Task instructions.
Leaving out all images, return the entries below exactly.

.....

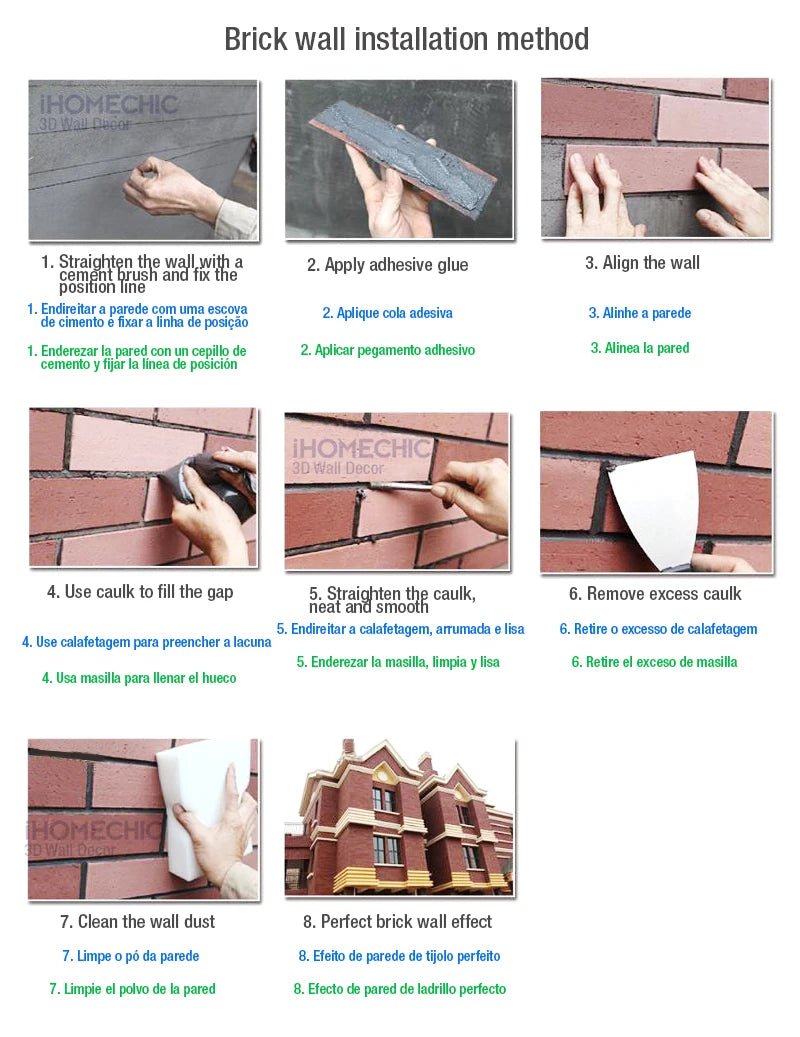 Brick wall installation method

iHOMECHIC
3D Wall Decor

1. Straighten the wall with a cement brush and fix the position line

1. Endireitar a parede com uma escova de cimento e fixar a linha de posição

1. Enderezar la pared con un cepillo de cemento y fijar la línea de posición

2. Apply adhesive glue

2. Aplique cola adesiva

2. Aplicar pegamento adhesivo

3. Align the wall

3. Alinhe a parede

3. Alinea la pared

4. Use caulk to fill the gap

4. Use calafetagem para preencher a lacuna

4. Usa masilla para llenar el hueco

iHOMECHIC
3D Wall Decor

5. Straighten the caulk, neat and smooth

5. Endireitar a calafetagem, arrumada e lisa

5. Enderezar la masilla, limpia y lisa

6. Remove excess caulk

6. Retire o excesso de calafetagem

6. Retire el exceso de masilla

iHOMECHIC
3D Wall Decor

7. Clean the wall dust

7. Limpe o pó da parede

7. Limpie el polvo de la pared

8. Perfect brick wall effect

8. Efeito de parede de tijolo perfeito

8. Efecto de pared de ladrillo perfecto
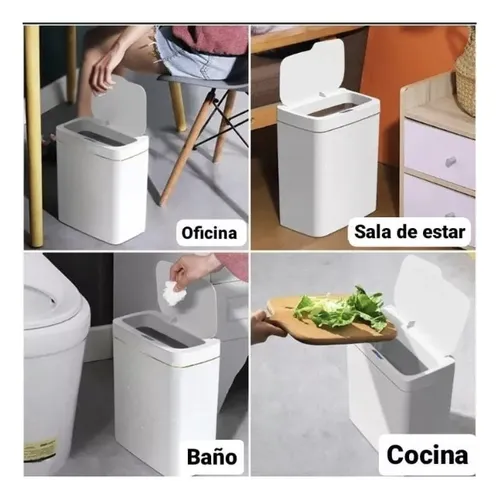 Oficina

Sala de estar

Baño

Cocina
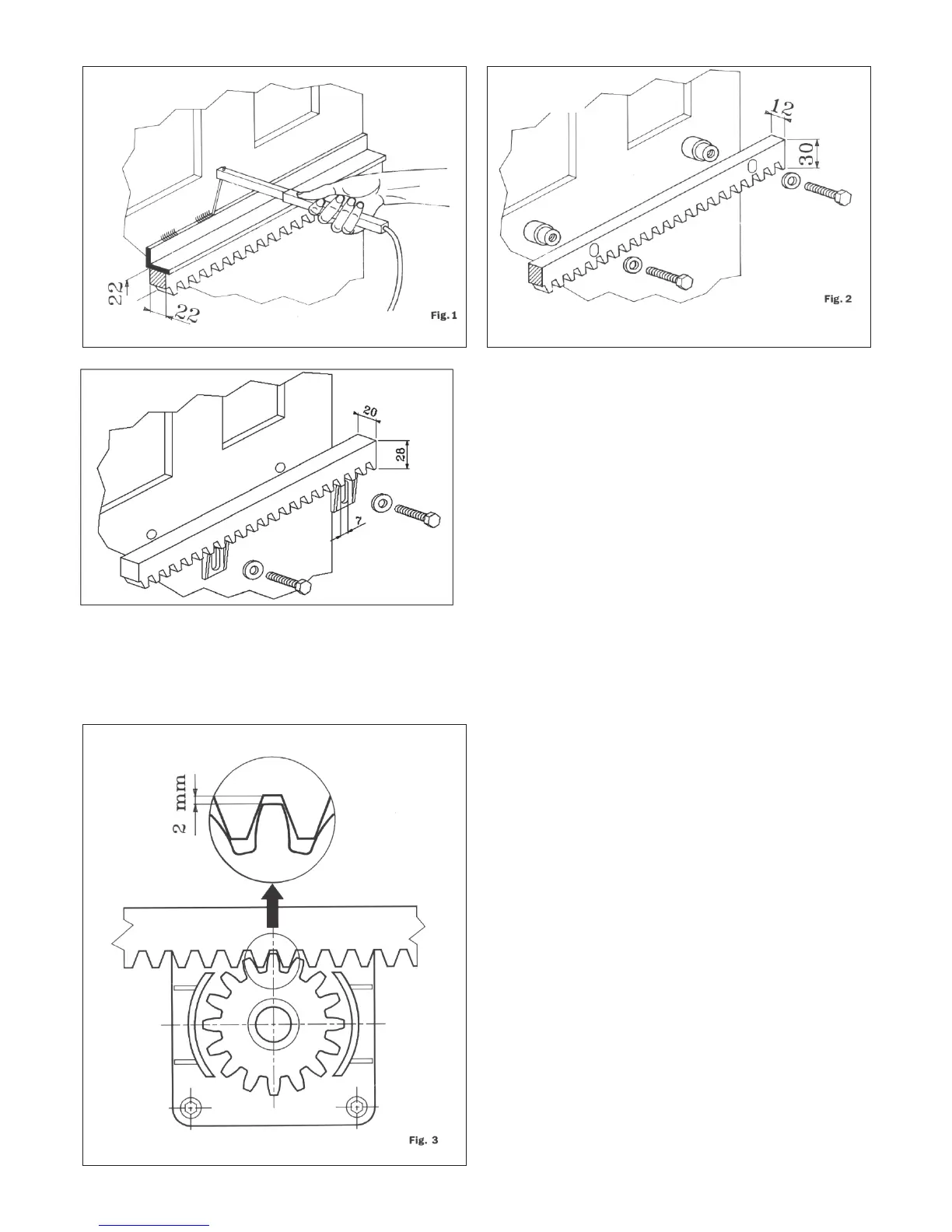 22

22

Fig. 1

12

30

Fig. 2

20

28

7

2 mm

Fig. 3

.....

Solved problem.
 Brick wall installation method

iHOMECHIC
3D Wall Decor

1. Straighten the wall with a cement brush and fix the position line

1. Endireitar a parede com uma escova de cimento e fixar a linha de posição

1. Enderezar la pared con un cepillo de cemento y fijar la línea de posición

2. Apply adhesive glue

2. Aplique cola adesiva

2. Aplicar pegamento adhesivo

3. Align the wall

3. Alinhe a parede

3. Alinea la pared

4. Use caulk to fill the gap

4. Use calafetagem para preencher a lacuna

4. Usa masilla para llenar el hueco

iHOMECHIC
3D Wall Decor

5. Straighten the caulk, neat and smooth

5. Endireitar a calafetagem, arrumada e lisa

5. Enderezar la masilla, limpia y lisa

6. Remove excess caulk

6. Retire o excesso de calafetagem

6. Retire el exceso de masilla

iHOMECHIC
3D Wall Decor

7. Clean the wall dust

7. Limpe o pó da parede

7. Limpie el polvo de la pared

8. Perfect brick wall effect

8. Efeito de parede de tijolo perfeito

8. Efecto de pared de ladrillo perfecto
 Oficina

Sala de estar

Baño

Cocina
 22

22

Fig. 1

12

30

Fig. 2

20

28

7

2 mm

Fig. 3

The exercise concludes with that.